Iran Increases Security for Nuclear Scientists Following Assassination

Iran is giving its nuclear scientists more security following the assassination of scientist Mustafa Ahmadi Roshan last week, a top Iranian official said today. First Vice President Mohammad Reza Rahimi said the new security included "remarkable measures."

President Mahmoud Ahmadinejad issued orders to improve the protection of the country's nuclear scientists, Rahimi said during a memorial for the "martyrs of Iran's nuclear industry," according to Iranian news outlets. Roshan was a chemical engineer who worked at the Natanz uranium enrichment facility.

"Some remarkable measures have been taken in this regard and all people active in the nuclear sector have come under a special protection plan according to the very same order," the semi-official Fars news agency quoted Rahimi saying.

Four scientists linked to Iran's nuclear infrastructure have been killed in the past two years. Another, Fereydoon Abbasi-Davani, was targeted in late 2010 but survived and now heads the country's atomic agency.

Iran says it has identified suspects behind Roshan's death, its intelligence minister Heidar Moslehi on Sunday vowed a "crushing response" directed against the United States, United Kingdom and Israel.

Rahimi said Tuesday that Iran "has proper ways and mechanisms for giving them a response."

After Roshan was killed last Wednesday by a magnetic bomb attached to his car by motorcyclists, Iran immediately accused Israel and the U.S. of being behind the plot - and added the U.K. as an accomplice later - and said they had documents to prove Mossad and CIA involvement.

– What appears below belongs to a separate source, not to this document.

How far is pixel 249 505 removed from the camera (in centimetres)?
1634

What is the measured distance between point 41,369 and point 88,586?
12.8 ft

American officials vehemently denied the accusation while Israeli officials remained mum. A spokesman for the Israeli Defense Forces wrote on his Facebook page that he is "certainly not shedding a tear."

Israel is widely believed to have conducted last week's assassination, or at least spearheaded it. Motorcyclists and magnetic bombs also were used in the previous attacks. Israel views Iran as the greatest threat to its security and tensions have risen in the region as speculation increases over the possibility of an Israeli military strike on Iran's nuclear facilities.

Iran has also threatened to close the Strait of Hormuz, which sees around one fifth of the world's oil production pass through it,  and Iran's military chief said American warships in the Persian Gulf would need permission to pass through. A week ago, Iran sentenced an Iranian-American to death, accusing the former Marine of spying for the CIA. Iran has naval war games planned in the Persian Gulf later this month, billed as "the greatest" ever.

It was reported Monday that the U.S. has sent a letter through multiple channels to Iran's leaders, warning that closing the Strait of Hormuz is a "red line" not to be crossed.

Also Monday, Israel's military announced that the biggest joint military exercises with the U.S. would be postponed until later this year. Foreign Minister Avigdor Lieberman said it was due to the "tensions and instability," but it remains unclear which side called them off.

According to the Tehran Times, Iran's Minister of Science, Research and Technology announced Monday that some 1,300 university students had changed majors to nuclear physics and engineering in support of the country's nuclear program.

At Sharif University, official Mehrdad Bazrpash reportedly said 300 had "announced their readiness to work in the nuclear industry promising to rob the enemies of sleep."